Au Yémen, la dévaluation atteint un niveau record, les prix de la nourriture flambent

  • Les tentatives de stabilisation du riyal par la Banque centrale d’Aden n’ont pas réussi à stopper la chute du riyal par rapport au dollar et à affaiblir le système de hawala
  • «C'est comme si on assistait à un match entre les deux Banques centrales. Chacune essaie de mettre les activités financières du pays sous sa coupe», a affirmé le responsable d’une société de change dans la ville d’Al-Mukalla

AL-MUKALLA : La monnaie yéménite a chuté à un niveau record par rapport au dollar américain, malgré les nouvelles mesures prises par la Banque centrale du pays pour reprendre le contrôle du système de change chaotique dans le pays.

Le taux de change a plongé de 800 ces dernières semaines, oscillant autour de 840 riyals pour un dollar tôt mercredi.

Pour tenter de stabiliser la monnaie, la Banque centrale basée à Aden a fermé des sociétés de change sans licence, interdit le réseau de transfert interne entre les sociétés de change – connu sous le nom de « hawala » – et a fourni des dollars aux importateurs de pétrole.
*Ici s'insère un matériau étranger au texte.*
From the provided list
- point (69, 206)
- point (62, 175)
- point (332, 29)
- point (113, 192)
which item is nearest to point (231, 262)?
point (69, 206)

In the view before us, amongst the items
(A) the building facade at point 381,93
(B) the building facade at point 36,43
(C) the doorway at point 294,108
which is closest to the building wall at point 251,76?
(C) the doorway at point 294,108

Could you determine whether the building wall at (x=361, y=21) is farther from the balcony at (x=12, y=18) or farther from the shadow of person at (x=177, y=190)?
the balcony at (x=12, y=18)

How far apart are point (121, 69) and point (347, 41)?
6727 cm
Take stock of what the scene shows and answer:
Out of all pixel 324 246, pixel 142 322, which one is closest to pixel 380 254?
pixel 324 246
Lors d’une réunion qui s’est tenue avec des représentants des bureaux de change locaux le mois dernier, les responsables de la Banque centrale ont proposé de mettre en place une méthode officielle de transfert d’argent sous sa supervision afin de remplacer le système de hawala.
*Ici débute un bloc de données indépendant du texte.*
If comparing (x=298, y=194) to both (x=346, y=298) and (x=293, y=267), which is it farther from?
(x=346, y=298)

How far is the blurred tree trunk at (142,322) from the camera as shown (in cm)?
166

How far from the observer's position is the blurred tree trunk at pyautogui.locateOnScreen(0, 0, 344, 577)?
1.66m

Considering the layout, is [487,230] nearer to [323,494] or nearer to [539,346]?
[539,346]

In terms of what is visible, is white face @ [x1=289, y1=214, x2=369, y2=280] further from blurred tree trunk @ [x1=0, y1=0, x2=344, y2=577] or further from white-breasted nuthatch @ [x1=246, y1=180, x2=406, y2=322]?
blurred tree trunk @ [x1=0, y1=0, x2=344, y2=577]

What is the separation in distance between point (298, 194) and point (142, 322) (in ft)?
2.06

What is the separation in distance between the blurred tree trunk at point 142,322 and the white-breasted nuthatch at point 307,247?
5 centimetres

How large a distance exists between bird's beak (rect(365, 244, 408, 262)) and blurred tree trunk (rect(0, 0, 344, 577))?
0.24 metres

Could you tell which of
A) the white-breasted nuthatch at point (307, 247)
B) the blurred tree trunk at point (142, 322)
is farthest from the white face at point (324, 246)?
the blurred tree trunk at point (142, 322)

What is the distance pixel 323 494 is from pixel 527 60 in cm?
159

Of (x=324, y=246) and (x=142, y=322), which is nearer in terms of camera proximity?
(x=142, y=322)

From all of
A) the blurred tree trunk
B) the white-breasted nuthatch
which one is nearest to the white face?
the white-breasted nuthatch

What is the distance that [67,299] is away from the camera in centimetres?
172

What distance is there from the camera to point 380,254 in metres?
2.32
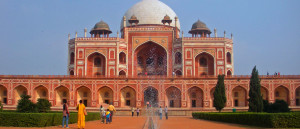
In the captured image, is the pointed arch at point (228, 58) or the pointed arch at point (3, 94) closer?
the pointed arch at point (3, 94)

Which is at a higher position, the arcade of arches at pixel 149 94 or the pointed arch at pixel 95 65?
the pointed arch at pixel 95 65

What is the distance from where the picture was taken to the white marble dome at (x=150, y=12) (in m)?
38.5

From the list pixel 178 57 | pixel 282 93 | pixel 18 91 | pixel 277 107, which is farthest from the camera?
pixel 178 57

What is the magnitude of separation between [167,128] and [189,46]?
73.8ft

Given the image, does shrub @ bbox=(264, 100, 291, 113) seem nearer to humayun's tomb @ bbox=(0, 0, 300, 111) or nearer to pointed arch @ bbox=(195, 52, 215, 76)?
humayun's tomb @ bbox=(0, 0, 300, 111)

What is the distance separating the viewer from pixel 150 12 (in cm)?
3884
Les mesures de la Banque centrale ont aidé le riyal à passer de 850 en septembre à 780 le même mois avant qu’il chute à nouveau face au dollar quasiment au même niveau mercredi.
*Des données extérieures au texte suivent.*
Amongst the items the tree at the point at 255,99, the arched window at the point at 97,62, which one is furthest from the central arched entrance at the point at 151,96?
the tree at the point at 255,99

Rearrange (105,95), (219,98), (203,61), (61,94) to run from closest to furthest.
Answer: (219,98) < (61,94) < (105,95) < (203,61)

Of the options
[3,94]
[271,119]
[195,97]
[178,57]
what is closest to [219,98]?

Malgré les menaces répétées de la Banque de punir les sociétés de change locales qui n’ont pas respecté les mesures, de nombreuses entreprises ont continué à utiliser le système hawala, transférant des millions de dollars et de riyals saoudiens à l’intérieur du pays, en contradiction avec les mesures prises par la Banque centrale, ont souligné des responsables d’entreprises locales à Arab News.

Alors que les rebelles houthis ont imposé un taux de change fixe aux entreprises locales sur leur territoire et ont fait surveiller les transactions quotidiennes par des superviseurs, la Banque centrale d'Aden a largement échoué à appliquer les politiques monétaires qu’elle avait mises au point.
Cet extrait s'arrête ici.